Budget proposes penalties for crypto reporting lapses from April 2026

The Union Budget has signaled a sharper regulatory push on crypto asset reporting, with Finance Minister Nirmala Sitharaman proposing sanctions for delayed or inaccurate disclosure of digital asset transactions, reinforcing a broader compliance-first approach to the sector.

“To ensure compliance with the provisions of Section 509 of the Income Tax Act, 2025 and to create a deterrent for failure to furnish a declaration or for furnishing incorrect information in respect of Crypto Assets, such declaration is proposed to introduce a provision of penalty. Fine of Rs. 200 per day for non-furnishing of declaration and Rs. 50,000 for furnishing incorrect particulars and failure to comply with declaration. It is proposed to to correct such inaccuracy,” she noted. The change would come into effect from April 1, 2026.

Ashish Singhal, the co-founder of CoinSwitch, argued that the penalty provisions are a positive milestone for the crypto industry.

“By imposing a fine of ₹200 per day for reporting delays and a fine of ₹50,000 for inaccuracies, the government has formalized high tax compliance and reporting standards for both users and VASPs. This validates the ‘Compliance-First’ model of Indian platforms like ours, protecting users from reporting risks and aligning with compliance objectives,” he said.

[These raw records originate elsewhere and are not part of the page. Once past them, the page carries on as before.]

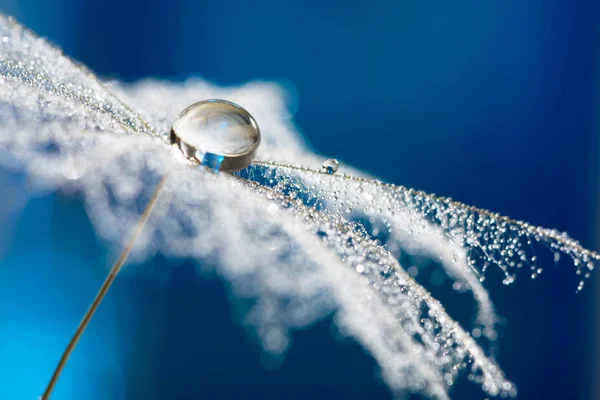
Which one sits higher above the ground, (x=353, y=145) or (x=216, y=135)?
(x=353, y=145)

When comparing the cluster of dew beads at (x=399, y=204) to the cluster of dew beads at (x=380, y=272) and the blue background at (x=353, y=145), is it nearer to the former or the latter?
the cluster of dew beads at (x=380, y=272)

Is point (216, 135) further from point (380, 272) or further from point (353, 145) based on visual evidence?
point (353, 145)

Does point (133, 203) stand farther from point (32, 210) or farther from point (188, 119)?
point (188, 119)

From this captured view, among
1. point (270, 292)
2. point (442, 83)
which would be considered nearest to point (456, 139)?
point (442, 83)

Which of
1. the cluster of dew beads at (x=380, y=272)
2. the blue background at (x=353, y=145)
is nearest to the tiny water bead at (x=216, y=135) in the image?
the cluster of dew beads at (x=380, y=272)

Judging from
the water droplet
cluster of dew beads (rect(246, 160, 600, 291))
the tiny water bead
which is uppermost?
the water droplet

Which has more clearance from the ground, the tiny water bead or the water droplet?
the water droplet

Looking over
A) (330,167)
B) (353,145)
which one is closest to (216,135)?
(330,167)

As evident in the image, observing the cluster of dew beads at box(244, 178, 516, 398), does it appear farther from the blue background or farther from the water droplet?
the blue background

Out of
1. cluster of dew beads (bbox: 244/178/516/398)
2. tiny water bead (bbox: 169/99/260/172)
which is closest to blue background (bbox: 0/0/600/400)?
cluster of dew beads (bbox: 244/178/516/398)
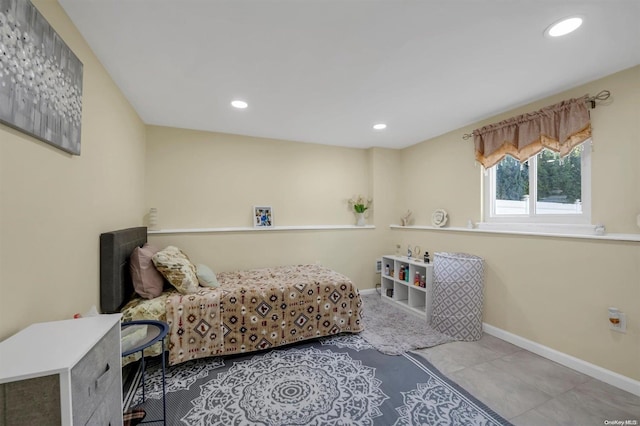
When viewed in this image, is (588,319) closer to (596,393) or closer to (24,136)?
(596,393)

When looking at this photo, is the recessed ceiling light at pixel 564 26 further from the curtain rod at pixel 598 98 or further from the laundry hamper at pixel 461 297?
the laundry hamper at pixel 461 297

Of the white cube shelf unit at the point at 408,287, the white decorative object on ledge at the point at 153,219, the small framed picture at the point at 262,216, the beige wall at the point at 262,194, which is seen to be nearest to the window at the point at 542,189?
the white cube shelf unit at the point at 408,287

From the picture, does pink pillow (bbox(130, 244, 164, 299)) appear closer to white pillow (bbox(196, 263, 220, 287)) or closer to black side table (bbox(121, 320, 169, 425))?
white pillow (bbox(196, 263, 220, 287))

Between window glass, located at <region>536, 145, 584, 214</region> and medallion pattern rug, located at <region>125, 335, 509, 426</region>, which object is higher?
window glass, located at <region>536, 145, 584, 214</region>

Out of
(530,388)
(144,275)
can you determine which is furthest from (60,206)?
(530,388)

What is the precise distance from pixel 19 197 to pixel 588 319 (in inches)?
147

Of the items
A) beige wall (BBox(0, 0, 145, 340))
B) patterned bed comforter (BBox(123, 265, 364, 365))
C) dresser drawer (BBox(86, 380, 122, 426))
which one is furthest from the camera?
patterned bed comforter (BBox(123, 265, 364, 365))

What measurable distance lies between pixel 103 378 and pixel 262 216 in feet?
8.89

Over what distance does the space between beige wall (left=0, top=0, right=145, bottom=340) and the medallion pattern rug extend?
3.05 feet

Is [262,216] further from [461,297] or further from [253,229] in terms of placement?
[461,297]

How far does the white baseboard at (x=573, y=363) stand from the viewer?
185 centimetres

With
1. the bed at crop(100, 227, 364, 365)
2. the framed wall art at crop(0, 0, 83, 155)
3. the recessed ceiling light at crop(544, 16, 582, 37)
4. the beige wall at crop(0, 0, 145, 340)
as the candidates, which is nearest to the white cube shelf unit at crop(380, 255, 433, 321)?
the bed at crop(100, 227, 364, 365)

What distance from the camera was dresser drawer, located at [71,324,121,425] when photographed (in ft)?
2.78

Similarly, Mudrex CEO Edul Patel noted that the proposed penalties for non-disclosure and misreporting of crypto assets reflect a broader policy shift towards strengthening compliance and transparency in India’s digital asset ecosystem.

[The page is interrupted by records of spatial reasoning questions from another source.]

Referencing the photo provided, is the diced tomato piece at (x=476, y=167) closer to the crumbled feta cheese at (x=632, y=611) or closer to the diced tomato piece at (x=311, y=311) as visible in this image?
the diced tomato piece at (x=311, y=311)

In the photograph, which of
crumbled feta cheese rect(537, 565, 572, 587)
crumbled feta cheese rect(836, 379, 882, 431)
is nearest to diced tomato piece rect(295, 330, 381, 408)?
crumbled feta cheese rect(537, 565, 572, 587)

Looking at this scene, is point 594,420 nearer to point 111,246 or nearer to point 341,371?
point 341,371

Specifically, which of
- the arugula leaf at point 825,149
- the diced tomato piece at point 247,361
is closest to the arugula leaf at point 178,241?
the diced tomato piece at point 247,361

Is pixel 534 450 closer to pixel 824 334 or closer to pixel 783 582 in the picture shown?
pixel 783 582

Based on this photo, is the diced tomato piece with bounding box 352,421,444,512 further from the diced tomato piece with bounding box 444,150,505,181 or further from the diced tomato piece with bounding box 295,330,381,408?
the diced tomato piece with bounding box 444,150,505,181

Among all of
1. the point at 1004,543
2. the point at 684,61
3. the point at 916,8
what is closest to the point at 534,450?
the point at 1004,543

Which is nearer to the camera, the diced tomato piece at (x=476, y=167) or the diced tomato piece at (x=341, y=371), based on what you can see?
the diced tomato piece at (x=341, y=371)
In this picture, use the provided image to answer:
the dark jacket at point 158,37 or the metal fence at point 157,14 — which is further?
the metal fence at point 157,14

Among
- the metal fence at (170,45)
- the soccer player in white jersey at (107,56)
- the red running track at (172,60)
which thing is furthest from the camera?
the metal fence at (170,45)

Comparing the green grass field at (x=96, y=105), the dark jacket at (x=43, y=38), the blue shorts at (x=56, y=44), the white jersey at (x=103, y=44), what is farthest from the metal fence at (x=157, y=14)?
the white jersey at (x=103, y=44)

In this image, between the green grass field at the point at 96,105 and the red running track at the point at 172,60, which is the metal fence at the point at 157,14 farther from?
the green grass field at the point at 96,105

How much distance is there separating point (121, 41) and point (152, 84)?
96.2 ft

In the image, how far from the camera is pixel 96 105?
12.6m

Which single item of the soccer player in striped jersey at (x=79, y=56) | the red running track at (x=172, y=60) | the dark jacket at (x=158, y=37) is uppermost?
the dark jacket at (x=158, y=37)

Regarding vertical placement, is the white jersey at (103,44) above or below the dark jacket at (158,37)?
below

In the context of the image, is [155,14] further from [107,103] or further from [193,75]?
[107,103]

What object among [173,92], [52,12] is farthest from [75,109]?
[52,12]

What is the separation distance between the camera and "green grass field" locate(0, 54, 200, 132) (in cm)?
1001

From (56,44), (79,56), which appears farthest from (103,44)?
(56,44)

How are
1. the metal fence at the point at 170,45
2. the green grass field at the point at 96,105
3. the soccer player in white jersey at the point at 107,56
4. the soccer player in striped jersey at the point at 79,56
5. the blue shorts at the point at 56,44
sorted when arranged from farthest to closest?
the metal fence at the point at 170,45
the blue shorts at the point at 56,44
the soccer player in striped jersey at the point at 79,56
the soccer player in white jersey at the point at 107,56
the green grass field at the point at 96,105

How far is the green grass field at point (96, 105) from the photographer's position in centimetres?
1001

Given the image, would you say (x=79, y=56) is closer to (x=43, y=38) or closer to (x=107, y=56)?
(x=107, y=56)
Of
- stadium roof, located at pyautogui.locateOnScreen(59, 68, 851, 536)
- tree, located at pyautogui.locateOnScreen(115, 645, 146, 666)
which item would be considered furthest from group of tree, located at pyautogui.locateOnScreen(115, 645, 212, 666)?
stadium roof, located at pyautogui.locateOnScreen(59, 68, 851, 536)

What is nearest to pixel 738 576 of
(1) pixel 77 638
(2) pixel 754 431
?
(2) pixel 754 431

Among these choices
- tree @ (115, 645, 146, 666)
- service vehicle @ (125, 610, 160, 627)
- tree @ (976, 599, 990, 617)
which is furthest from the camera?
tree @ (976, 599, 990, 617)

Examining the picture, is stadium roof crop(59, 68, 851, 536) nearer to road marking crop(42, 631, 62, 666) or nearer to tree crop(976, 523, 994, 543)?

Well-defined measures to address non-compliance strengthen accountability and bring digital asset reporting closer to established financial standards.

“This clarity will enable exchanges and market participants to build compliance frameworks with greater confidence and operational certainty. Previously, the Financial Intelligence Unit-India (FIU-IND) updated its AML and CFT guidelines in January 2026, classifying crypto exchanges and VDA service providers as reporting entities under the PMLA. Taken together, these measures reflect a coherent regulatory direction that builds confidence, increases accountability and supports the long-term, responsible growth of India’s digital asset industry, Karkara, COO, ZebPay, said.

However, while compliance and oversight have tightened, real growth requires economic rationalization to keep Web3 innovation and talent in India.

“The 1% TDS, lack of compensation for losses and flat capital gains rate of 30% create an asymmetric environment for true participation. These measures risk driving Indian capital to non-compliant offshore platforms, leaving users vulnerable to legal and financial scrutiny,” Singhal warned.